**Task A**
Answer these questions from the forum thread on coding a T12/L1 epidural:
(i) Which code does the original post give for lumbar?
(ii) According to the advice mhstrauss was given earlier, what kind of nerve root is at T12-L1?
(iii) Which code does mcnaryk agree to use?
**Task B**
Reproduce the part of the forum thread on coding a T12/L1 epidural that begins with the words "I would be inclined" and ends with "in your case.". Keep every word unchanged.

-- Excerpt to read start --

# Epidural in T12/L1 - Whats the correct code?



## momo2 (Aug 8, 2013)

Help,

My doc did an epidural injection in the T12/L1 and I'm not sure if the correct code is 62310 for cerv/thoracic or 62311 for lumbar?

Thanks,


----------



## erjones147 (Aug 8, 2013)

What's the Dx?


----------



## mhstrauss (Aug 8, 2013)

momo2 said:


> Help,
> 
> My doc did an epidural injection in the T12/L1 and I'm not sure if the correct code is 62310 for cerv/thoracic or 62311 for lumbar?
> 
> Thanks,



I've asked the same question previously and was given the advice that "at T12-L1, it is a thoracic nerve root; therefore a cerv/thoracic injection...62310".


Check out this previous thread for more info:

https://www.aapc.com/memberarea/forums/showthread.php?t=72642

Hope this helps!


----------



## aaron.lucas (Aug 9, 2013)

I would be inclined to say the same thing.  The guidelines for other spinal injections state that T12-L1 should be coded with the Cervical/Thoracic code, so logically it would make sense to use 62310 in your case.


----------



## mcnaryk (Aug 9, 2013)

I agree to used 62310 for your case.


----------

-- Excerpt to read end --
-- Information provided start --

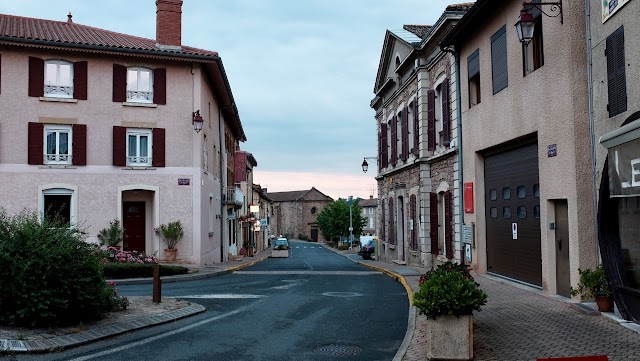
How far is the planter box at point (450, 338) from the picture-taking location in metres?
6.92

-- Information provided end --

**Solution A**
(i) 62311
(ii) A thoracic nerve root
(iii) 62310

**Solution B**
I would be inclined to say the same thing.  The guidelines for other spinal injections state that T12-L1 should be coded with the Cervical/Thoracic code, so logically it would make sense to use 62310 in your case.